** WHAT YOU WILL DO **
1. Please revise the Spirited Away essay below: rewrite the part that opens with the words containing "Earlier this week, I" and closes with "say you, scholar?", swapping "Tumblr" for "Reddit" throughout that span.
2. Pick up the essay on time in Spirited Away after its final sentence and carry it forward.

start SOURCE TEXT

Earlier this week, I was forwarded a tweet that said:
@Studyofanime Tumblr seems to be discussing the apparent time passing during Spirited Away. What say you, scholar?
The Tumblr Patches was calling my attention to asked a question regarding how much time had passed between the beginning of Spirited Away, when Chihiro and her family first discover the park, and the ending, when they entryway is overrun, the car is covered in dust, and they speed back into the real world, her parents completely unawares of they time they had spent as pigs at the bath house while their daughter worked as an indentured servant to an old witch, a river dragon, and countless other spirits and ghostly presences. Given the family theme surrounding the movie, some of the comments were downright creepy, suggesting decades of lost time and worse “atrocities” at the hands of the “malicious” spirits.
But I think I’d like to throw some more of my two cents into this. Because, let’s face it, I have a lot of pennies in my basement that need to go somewhere.
The first thing that needs to be mentioned here, when looking at the apparent passage of time in Spirited Away, is that we are dealing with, for all intents and purposes, faeries. Fair Folk, youkai, kami, tricksters, they’re all generally the same classification of otherworldly spirit, living outside the realms of our perception, and more than willing, to put it in the vernacular, “screw with us.” The fact that they revitalized a rundown amusement park, and then “lured” people inside is the telling part: look at the fairy tales that generally follow the same theme.
Will-o-wisps lured travelers into peat bogs, where they would drown and be consumed. Kelpies did much the same, with their lovely horse bodies and incredible ability to swim. Canada has wendigos, Ireland all sorts of sidhe and little folk. Return to the isles of Japan, and you have the Jinmenju tree with it’s delicious fruit...that then tries to take a bite out of you. Mythology is replete with imagery and tales of the “other side” playing tricks on humans, presenting “pleasing” images, or stoking curiosity...then eating whoever “falls for it.”

end SOURCE TEXT
start ROWS

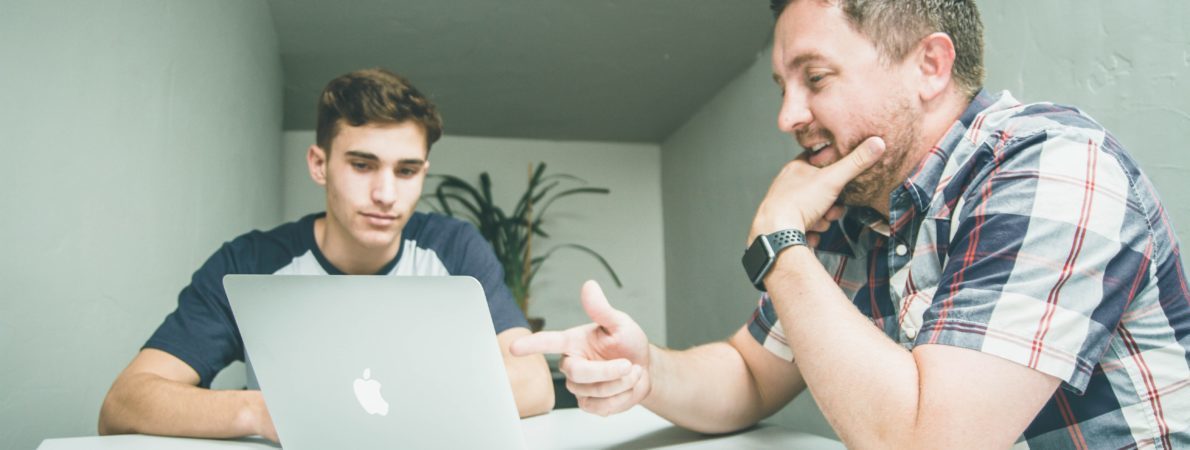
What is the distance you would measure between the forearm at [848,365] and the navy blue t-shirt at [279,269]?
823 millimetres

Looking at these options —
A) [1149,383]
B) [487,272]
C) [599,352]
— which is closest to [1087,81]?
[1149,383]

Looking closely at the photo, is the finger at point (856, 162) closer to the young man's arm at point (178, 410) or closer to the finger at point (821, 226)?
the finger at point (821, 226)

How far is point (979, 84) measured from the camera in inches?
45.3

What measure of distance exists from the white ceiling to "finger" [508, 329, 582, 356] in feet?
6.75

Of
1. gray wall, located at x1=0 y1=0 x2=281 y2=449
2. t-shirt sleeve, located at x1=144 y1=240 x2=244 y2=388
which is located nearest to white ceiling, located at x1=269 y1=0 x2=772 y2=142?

end ROWS
start ROWS

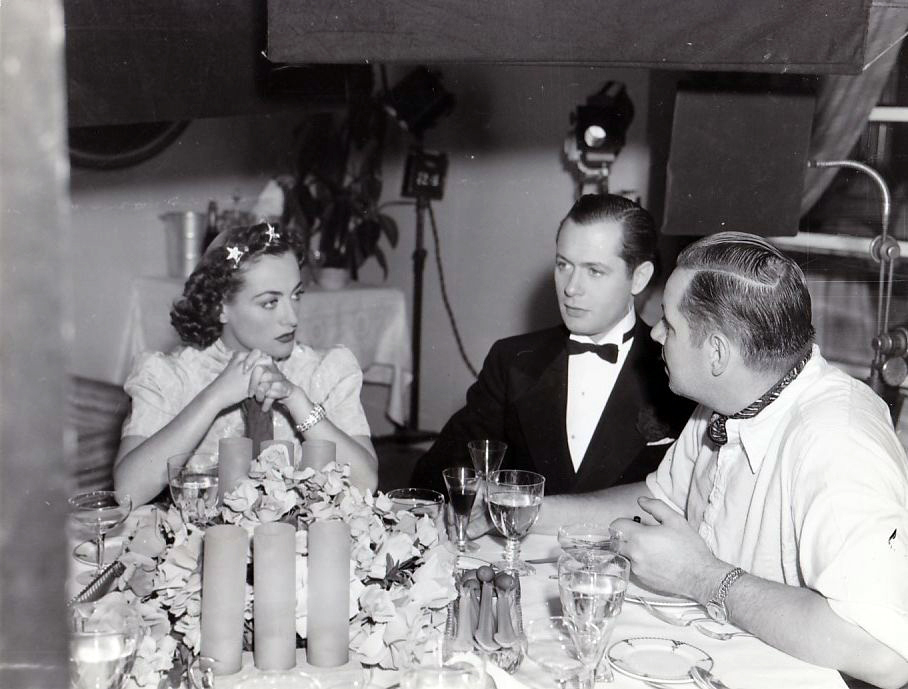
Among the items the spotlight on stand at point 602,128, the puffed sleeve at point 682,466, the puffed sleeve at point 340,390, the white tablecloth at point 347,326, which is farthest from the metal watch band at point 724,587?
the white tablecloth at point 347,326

end ROWS

** ANSWERS BELOW **
1.
Earlier this week, I was forwarded a tweet that said:
@Studyofanime Reddit seems to be discussing the apparent time passing during Spirited Away. What say you, scholar?

2.
Added to that is the notion of the kamikushi, or the physical act of being “spirited away.” Again, many tales the world over have this theme: a human is drawn into a supernatural trap and subsequently whisked off to slavery, servitude or immeasurable luxury by some fey prince (more often the former, very rarely the latter- thank you Brothers Grimm). Japanese history has quite a few mentions of this as well: from the disappearance of Minamoto no Yoshitsune to train with the tengu, to regional tales of people captured by foxes, or hunted by the Onibaba and her even uglier twin, Yama-uba. In each case, the person is lured away from society, transported physically into the “other world,” and is rarely heard from again (Yoshitsune is an exception here: he came back stronger than ever. So strong, in fact, that his own brother tried to have have “spirited away” when he was viewed as a rival.)
So now we have faeries with the ability to shroud the senses, lead humans astray, and in many cases, trap them in entirely different worlds that more than likely do not follow the same laws of physics that we on Earth are subject to. In a word, everything under their control can best be described as relative. This is something we need to remember: when judging anything involved with fae, you can’t even take it at face value. Everything is relative to the place and the folk controlling it.
But I digress. There’s plenty of lore out there that speaks to the nature of otherworldly creatures playing tricks on humanity. The question here comes down to time. How long did Chihiro and her family remain in the park, under the watchful eyes of Ubaba and her cronies?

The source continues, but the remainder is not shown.